Questions about scene geometry:
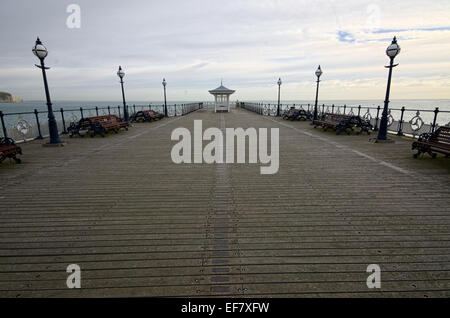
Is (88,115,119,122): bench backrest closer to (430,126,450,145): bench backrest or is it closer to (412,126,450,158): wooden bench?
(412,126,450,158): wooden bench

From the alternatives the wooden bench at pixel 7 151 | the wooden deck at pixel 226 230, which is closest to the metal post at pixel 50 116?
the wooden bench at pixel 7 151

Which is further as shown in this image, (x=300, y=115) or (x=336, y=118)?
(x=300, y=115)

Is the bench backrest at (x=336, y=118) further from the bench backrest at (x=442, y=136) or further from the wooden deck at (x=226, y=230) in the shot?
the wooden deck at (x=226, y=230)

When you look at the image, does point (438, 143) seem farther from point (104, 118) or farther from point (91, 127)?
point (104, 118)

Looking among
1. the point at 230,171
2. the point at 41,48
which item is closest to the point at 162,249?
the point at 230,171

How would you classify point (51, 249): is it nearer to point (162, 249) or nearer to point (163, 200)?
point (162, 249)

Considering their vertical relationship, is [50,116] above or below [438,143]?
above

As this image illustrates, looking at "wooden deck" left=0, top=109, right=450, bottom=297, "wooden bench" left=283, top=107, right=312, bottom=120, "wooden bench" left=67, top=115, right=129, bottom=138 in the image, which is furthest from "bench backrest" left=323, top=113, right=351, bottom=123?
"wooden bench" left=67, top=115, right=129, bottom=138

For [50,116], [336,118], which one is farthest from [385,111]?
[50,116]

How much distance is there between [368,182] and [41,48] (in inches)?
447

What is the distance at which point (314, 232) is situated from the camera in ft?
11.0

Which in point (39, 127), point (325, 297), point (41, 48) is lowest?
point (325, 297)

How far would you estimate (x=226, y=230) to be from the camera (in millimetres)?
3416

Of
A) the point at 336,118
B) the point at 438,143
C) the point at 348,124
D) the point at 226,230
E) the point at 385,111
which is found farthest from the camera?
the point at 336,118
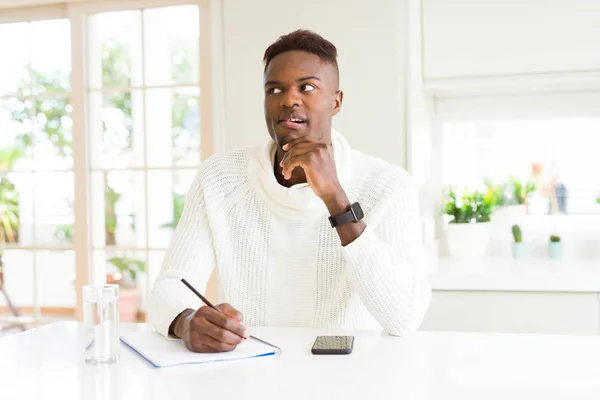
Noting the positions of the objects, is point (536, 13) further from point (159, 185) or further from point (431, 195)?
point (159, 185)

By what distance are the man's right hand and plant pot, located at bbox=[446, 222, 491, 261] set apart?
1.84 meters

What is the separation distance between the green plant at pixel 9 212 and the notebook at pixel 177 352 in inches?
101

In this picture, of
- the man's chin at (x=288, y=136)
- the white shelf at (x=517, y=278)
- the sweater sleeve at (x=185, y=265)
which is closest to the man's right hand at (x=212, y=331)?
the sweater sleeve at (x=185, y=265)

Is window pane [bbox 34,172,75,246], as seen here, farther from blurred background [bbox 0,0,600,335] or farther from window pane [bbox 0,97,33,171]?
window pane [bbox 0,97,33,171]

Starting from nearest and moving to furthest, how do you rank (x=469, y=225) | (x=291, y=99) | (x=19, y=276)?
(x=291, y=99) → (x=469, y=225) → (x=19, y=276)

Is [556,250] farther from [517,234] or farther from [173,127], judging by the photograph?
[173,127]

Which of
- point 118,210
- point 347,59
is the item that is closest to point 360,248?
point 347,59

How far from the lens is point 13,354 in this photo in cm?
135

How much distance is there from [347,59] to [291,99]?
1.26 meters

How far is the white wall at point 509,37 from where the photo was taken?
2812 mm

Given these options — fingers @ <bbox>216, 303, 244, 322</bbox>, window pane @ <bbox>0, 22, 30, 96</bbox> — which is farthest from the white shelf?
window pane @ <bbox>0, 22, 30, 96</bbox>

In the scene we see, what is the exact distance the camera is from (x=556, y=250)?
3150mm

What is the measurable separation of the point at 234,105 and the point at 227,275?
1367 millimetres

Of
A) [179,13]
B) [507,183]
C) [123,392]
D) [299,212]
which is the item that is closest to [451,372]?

* * *

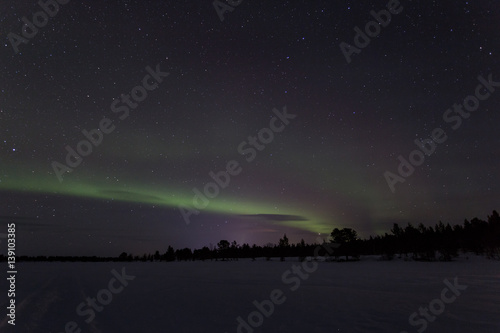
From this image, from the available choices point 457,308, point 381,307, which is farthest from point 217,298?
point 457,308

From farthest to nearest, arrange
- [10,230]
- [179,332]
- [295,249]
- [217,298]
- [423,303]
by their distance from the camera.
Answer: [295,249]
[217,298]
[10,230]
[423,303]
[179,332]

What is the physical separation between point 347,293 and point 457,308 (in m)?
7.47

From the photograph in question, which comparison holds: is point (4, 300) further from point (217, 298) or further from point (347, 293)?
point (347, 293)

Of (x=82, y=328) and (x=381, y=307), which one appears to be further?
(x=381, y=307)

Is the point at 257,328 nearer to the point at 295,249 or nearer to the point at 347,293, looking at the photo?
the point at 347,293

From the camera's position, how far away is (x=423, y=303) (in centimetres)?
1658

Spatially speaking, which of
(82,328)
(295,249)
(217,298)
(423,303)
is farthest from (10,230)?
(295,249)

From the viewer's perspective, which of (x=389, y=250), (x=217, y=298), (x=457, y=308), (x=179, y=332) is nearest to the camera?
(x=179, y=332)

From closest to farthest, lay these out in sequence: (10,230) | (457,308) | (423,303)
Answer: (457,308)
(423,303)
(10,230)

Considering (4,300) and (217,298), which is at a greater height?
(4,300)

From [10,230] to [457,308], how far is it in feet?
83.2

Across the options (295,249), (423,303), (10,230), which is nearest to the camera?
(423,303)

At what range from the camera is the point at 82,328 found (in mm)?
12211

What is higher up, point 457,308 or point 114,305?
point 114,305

• [The exercise] Reproduce the data from the line with "Is [556,250] farther" up to and including the line with "1367 millimetres", swapping "distance" for "spacing" and leaving everything else unchanged.

• [Right answer]
Is [556,250] farther from [517,234] or farther from [173,127], judging by the photograph?
[173,127]

Which of
- point 118,210
- point 347,59
is the item that is closest to point 360,248?
point 347,59

How far from the lens is point 13,354 in this photo in cm?
135

How much spacing is there from [347,59] to [291,99]?
1.26 meters

How far is the white wall at point 509,37 from where the photo was taken?
2812 mm

Given these options — fingers @ <bbox>216, 303, 244, 322</bbox>, window pane @ <bbox>0, 22, 30, 96</bbox> — which is farthest from the white shelf?
window pane @ <bbox>0, 22, 30, 96</bbox>

In the scene we see, what is the exact spacing the camera is from (x=556, y=250)?
3150mm

What is the measurable separation of the point at 234,105 and the point at 227,275?
1367 millimetres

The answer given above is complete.